ANAO finds IT procurement shortcomings


By Dylan Bushell-Embling
Wednesday, 02 September, 2020



ANAO finds IT procurement shortcomings

An audit of procurement processes for IT talent, including the Digital Transformation Agency's (DTA) Digital Marketplace, has found shortcomings in considerations of price, quality and risk during the process.

The Australian National Audit Office's report into the establishment and use of ICT-related procurement panels and arrangements evaluated the Digital Marketplace, the former IT Services Panel established by the Department of Infrastructure, and the IBM Whole of Australian Government Arrangement managed by the DTA.

The audit found that the DTA had not initially been complying with all the Commonwealth Procurement Rules (CPRS) with its operation of the Marketplace.

Upon being made aware of these shortcomings, the DTA changed its processes to comply with the minimum requirements of these CPRs. But the Agency's "consideration of price, quality and risk could [still] be more robust to better demonstrate that its evaluation of suppliers achieves value for money outcomes", the report states.

Infrastructure meanwhile had been compliant with the CPRs and adopted related guidance when establishing the panel, but also could have adopted a more robust approach to the consideration of price, quality and risk.

The Department also failed to conduct systematic monitoring to assess whether its panel arrangement was meeting its objectives.

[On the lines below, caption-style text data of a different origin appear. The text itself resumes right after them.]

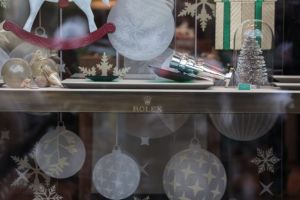 Υψηλού ρίσκου η ληστεία των πανάκριβων ρολογιών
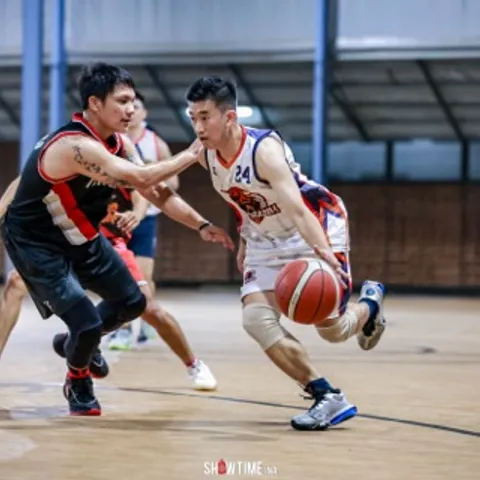 Underdog Mentality Basketball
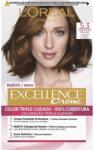 L'Oréal Vopsea de păr, L' Oreal Paris, Excellence Creme, Șaten Deschis Auriu, 192 ml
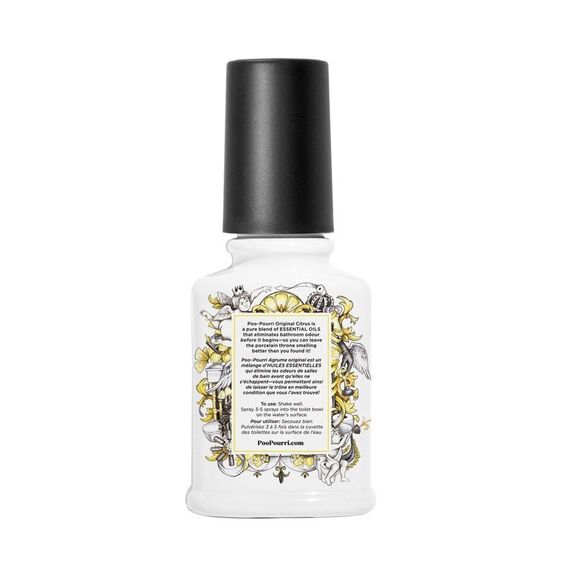 Poo~Pourri - Royal Flush Toilet Spray 59 ml / Home and Kitchen Καθαρισμός Σπίτι & Κουζίνα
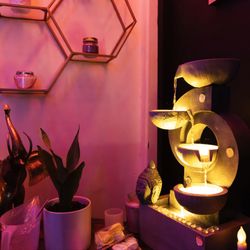 KLiddelCandleline - Calm waters flow in our studio!
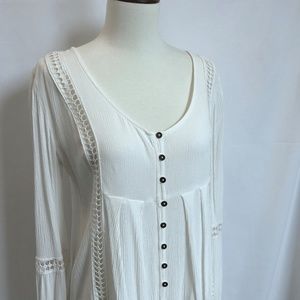 Anthropologie Tops - Boho Top Anthropologie Tops - Boho Top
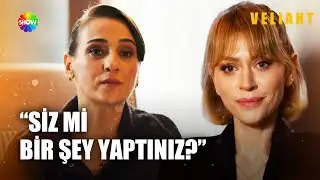 Derya, Kudret'e Timur'u soruyor! | Veliaht 15. Bölüm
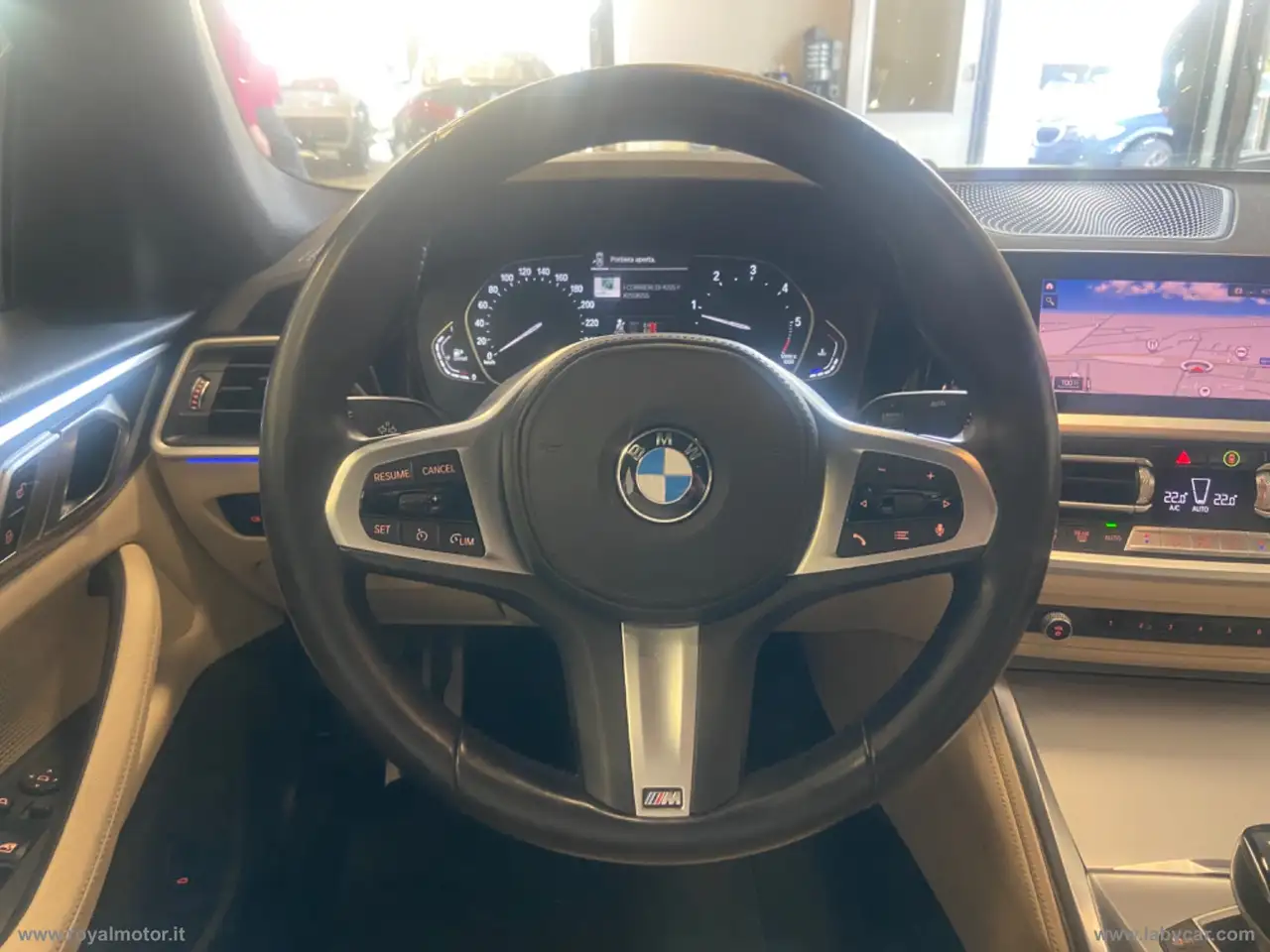 BMW 420 420d xDrive 48V Msport 8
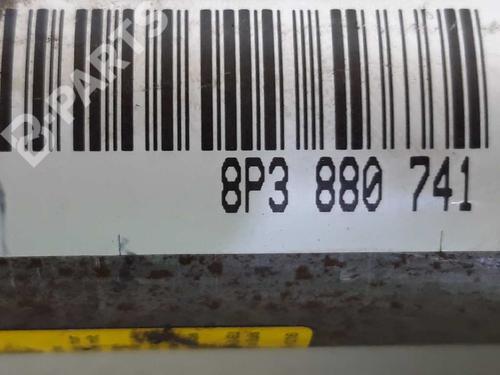Left curtain airbag AUDI A3 (8P1) 2.0 FSI | BP4603413C11 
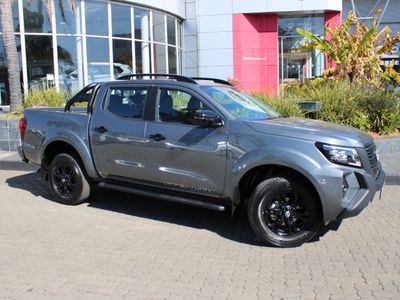 2026 Nissan Navara 2.5DDTi Stealth Auto
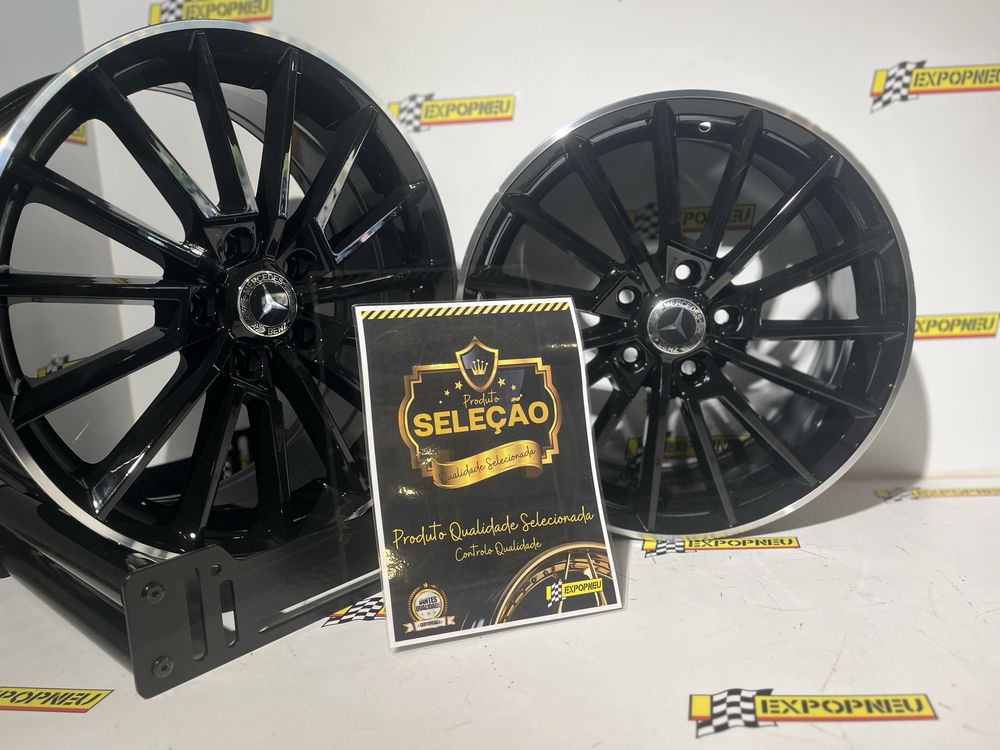 Jantes 17 Novas para Mercedes, Audi, Seat em 5x112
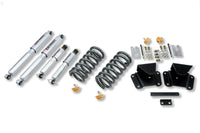 Thumbnail for Belltech LOWERING KIT WITH SP SHOCKS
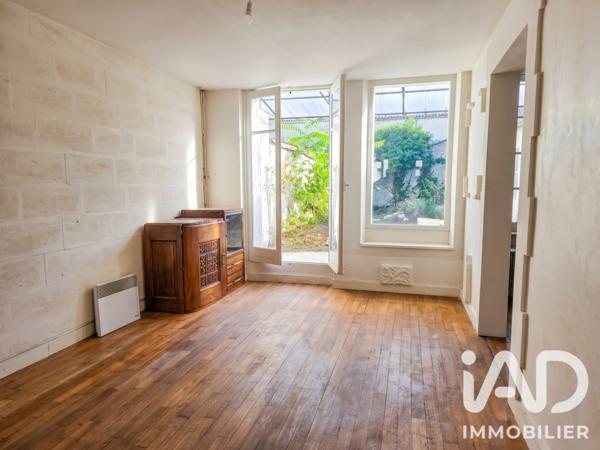 Maison à vendre 6 pièces 168 m² Jarnac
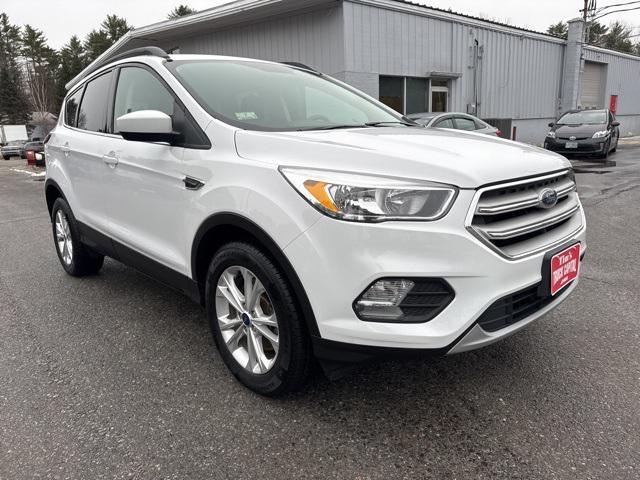 used 2018 Ford Escape car, priced at $15,999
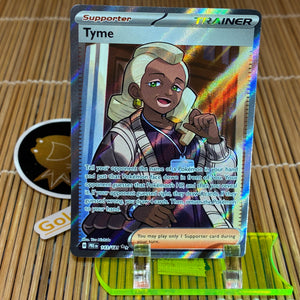 Tyme (143/131)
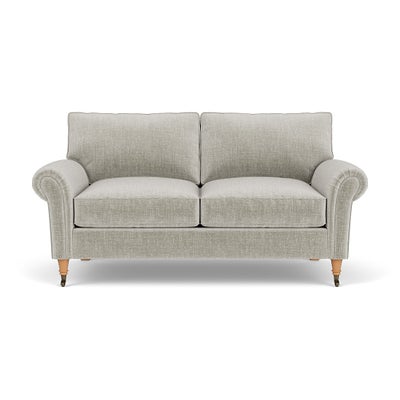 Large 2 Seater - Grey Mist - Eco Chenille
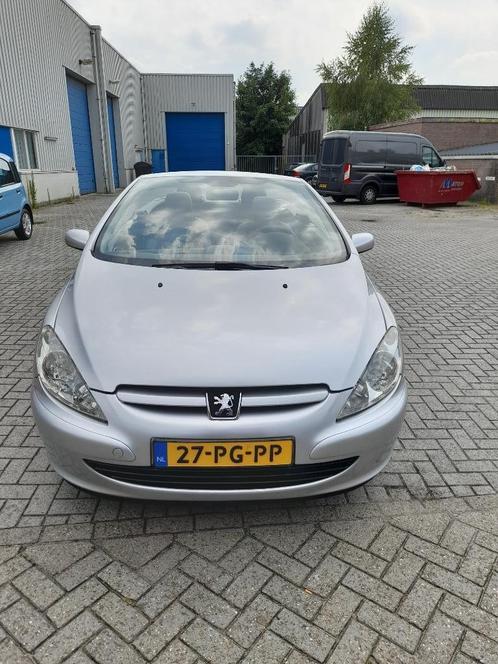 Peugeot 307 2.0 16V CC Leer  AIRCO  Nieuwe APK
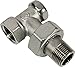 Produktbild Radiatorverschraubung (Vernickelt * 1/2" * Eck)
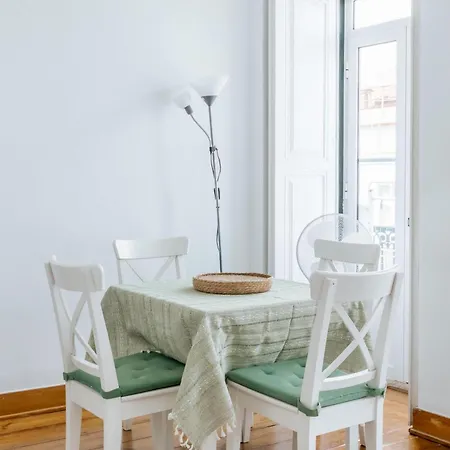 Apartmán Pena In Arroios, By Mycelia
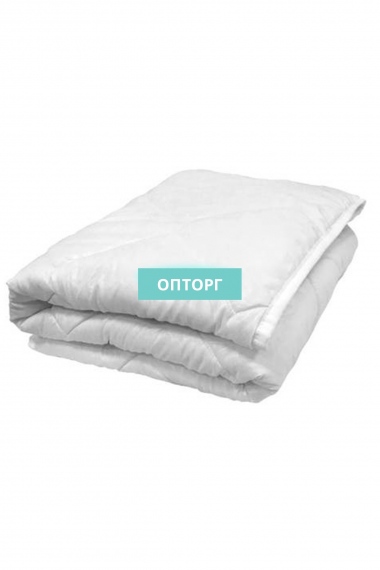 Одеяло Василиса Легкость 1,5 сп. глоссатин №ПВСЛ-О-001 (24/209)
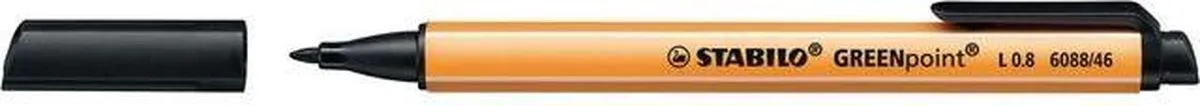 STABILO Greenpoint Fineliner 0.8mm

On the other hand, this monitoring indicates the Digital Marketplace panel objectives are largely being met and the IBM arrangement is achieving some of its objectives, although anticipated savings have not yet been achieved.

The IBM arrangement was found to support the achievement of a value-for-money outcome given the circumstances involved with the lack of competition, with only one supplier.

On the other hand, while for 15 examined ICT-related procurement panels and arrangements entities could demonstrate that the majority of procurements supported value-for-money outcomes, in three cases this could not be easily demonstrated due to the absence of competition.

In its response to the audit, the Department of Infrastructure said the IT Services Panel ceased operation in February, but the Department will keep the findings of the report in mind when designing any future panels.

The DTA likewise agreed with the audit's findings, and the recommendations that the Agency ensures suppliers are treated equitably and that officials undertaking complex procurements have sufficient understanding of the procurement requirements, characteristics and related risks.